#### [YOUR INSTRUCTIONS]
The whole listing below needs to be duplicated exactly, pictures aside.

RECORDED DATA START

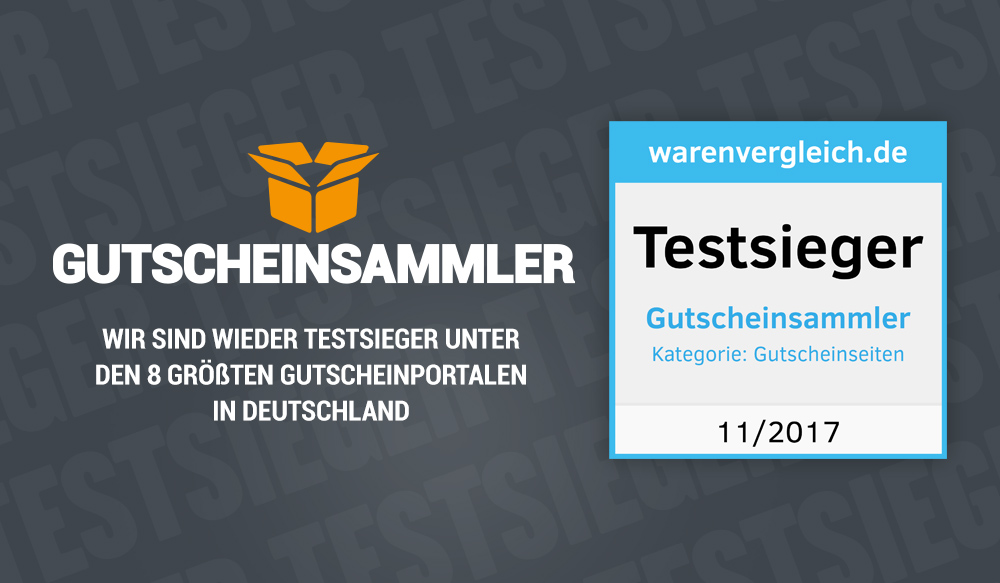 Top German Coupon Site Test Results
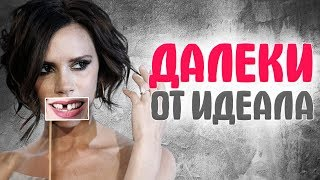 Скачать фото картинки российских звёзд шоубизнеса бесплатно вап фото 449-116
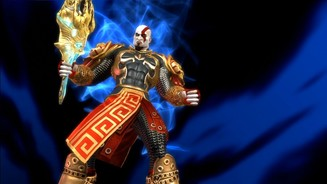 <b>PlayStation All-Stars Battle Royale</b><br>Sonys Held Kratos aus der God of War-Reihe darf im Kämpferfeld natürlich nicht fehlen.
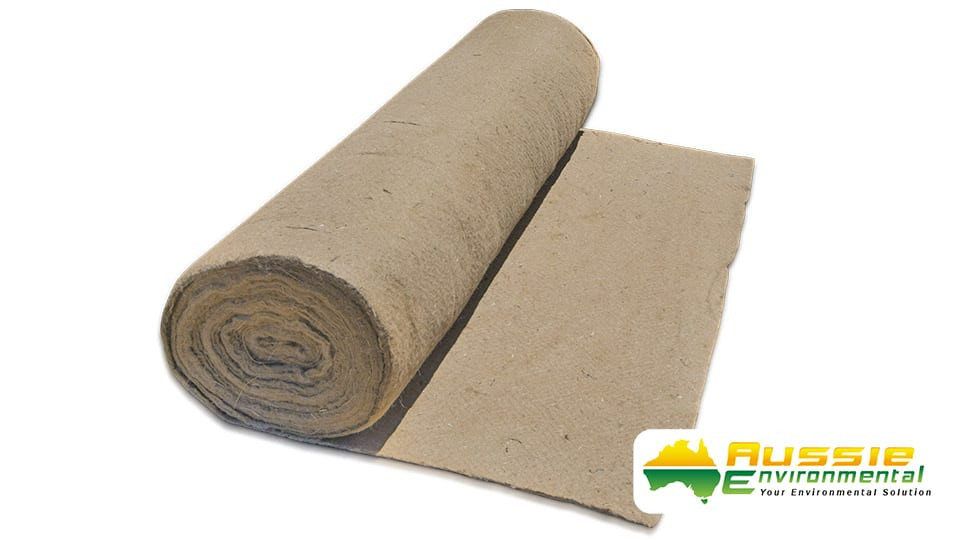 Jute Mat Pre Slitted Biodegradable Weed Matting For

RECORDED DATA END

#### [EXERCISE ANSWER]
 Top German Coupon Site Test Results
 Скачать фото картинки российских звёзд шоубизнеса бесплатно вап фото 449-116
 <b>PlayStation All-Stars Battle Royale</b><br>Sonys Held Kratos aus der God of War-Reihe darf im Kämpferfeld natürlich nicht fehlen.
 Jute Mat Pre Slitted Biodegradable Weed Matting For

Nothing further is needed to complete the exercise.